For 280 years, Zildjian’s descendants kept the secret and became the largest manufacturer of cymbals in Europe. But in 1905, they faced persecution because the family was Armenian and in the minority in Turkey. But they did not go quietly. The heir to the cymbal business, Aram, plotted to assassinate the Sultan by building a bomb, buying an identical carriage to the one the Sultan rode in and placing the bomb in it outside a palace where the Sultan had a meeting. But it went off two hours early, and it did not take long for authorities to identify the man who bought a carriage identical to the Sultan’s.
So off they went in the dark of night. Taking the family secret with them. When they arrived in America, the family bought a candy store in Boston. But a legacy is a legacy. The final heir to the family secret was forced by his grandmother to begin manufacturing cymbals once again. She said, “Anyone can sell chocolate, but no one can make cymbals the way the Zildjian family does.”
The family built a factory in Quincy, MA, in 1929, and they sought out jazz drummers who, like swing and bebop musicians, quickly adopted them as an essential part of modern drum kits.

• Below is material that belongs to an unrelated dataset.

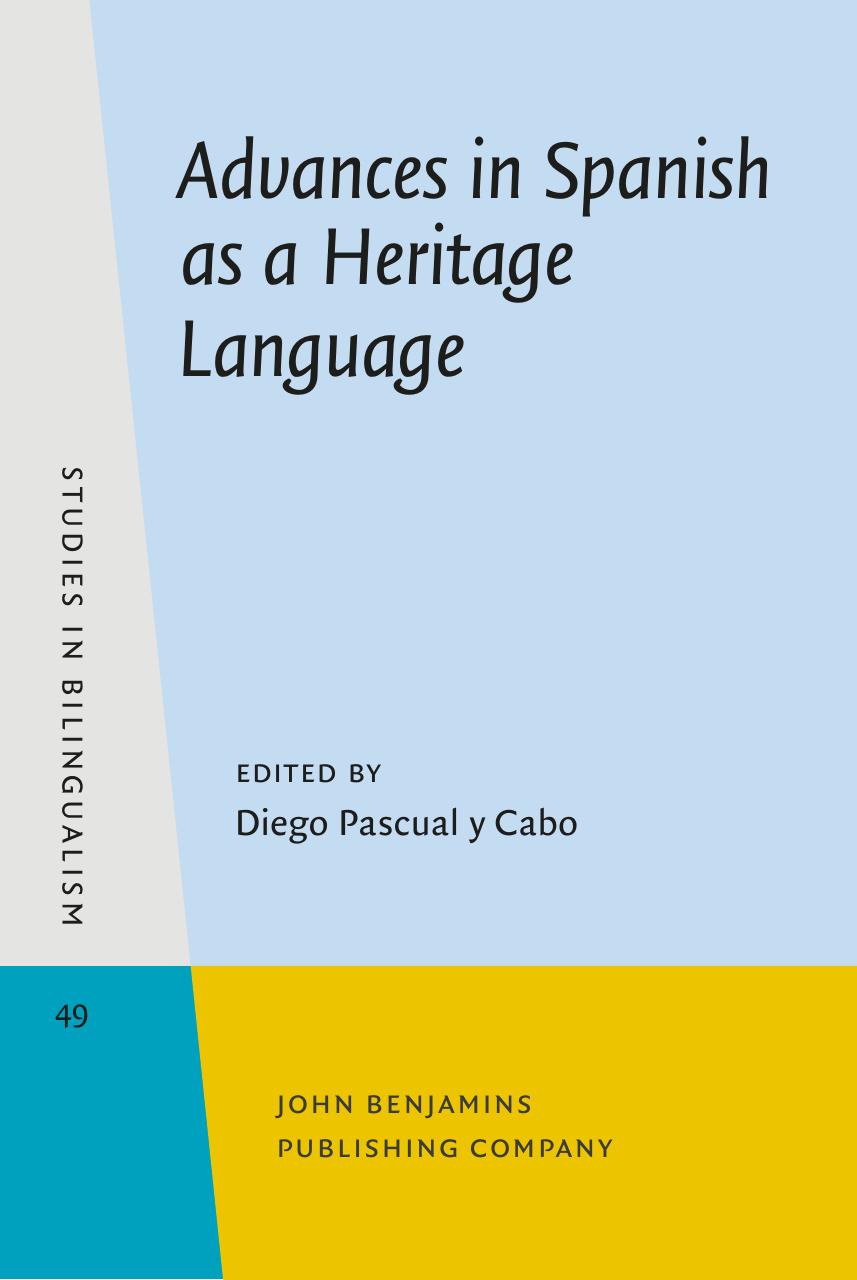 Advances in Spanish as a Heritage Language by Diego Pascual y Cabo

Sales of Zildjian cymbals dramatically increased after Ringo Starr used the product in The Beatles’ appearance on The Ed Sullivan Show in 1964. It created such an enormous demand that a second plant, the Azco factory, opened in New Brunswick, Canada.

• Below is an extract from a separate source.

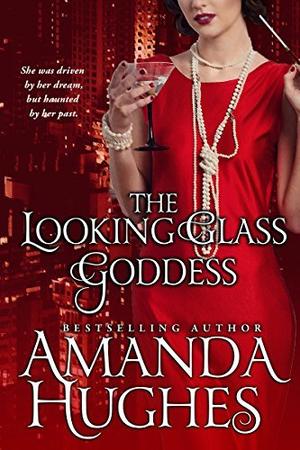 The Looking Glass Goddess (Bold Women of the 20th Century #2)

Turns out the second factory came in awfully handy as the brothers Zildjian had quite the falling out in the ’70s and built separate businesses, the original Zildjian brand with Armand at the helm and another called Sabian, with younger brother Robert in charge.
In 2002, Armand died at age 81. The Zildjian alloy recipe was passed to his daughters, Craigie and Debbie,14th generation cymbal makers. And both women continue to run the family business from the current headquarters in Massachusetts.
It’s a fascinating tale, right? But the part that sticks with me is that it is a business based entirely on some proprietary IP. Now the idea of building an enterprise predicated on a trade secret is not unusual. Coca-Cola has been doing it for 120 years. But the idea of protecting it so fiercely and passing it on to only one person for fourteen generations is remarkable.
The sense of duty and honor, and sovereignty is not only baked into its company culture but within its family structure as well. Something successful was destined to come out of that with people whose allegiance was unwavering. People who will do whatever it takes, who will pull together, who will work harder, who will think smarter to make the business survive and thrive.
Now, it’s not necessarily something that every company can replicate per se, but it does speak to the sort of trickle-down effect. We possess a straightforward idea. We have a secret, and I’m only going to tell one person, and they’re only going to tell one person, etc. It’s fragile, but the trust that accompanies that fragility is genuinely noteworthy.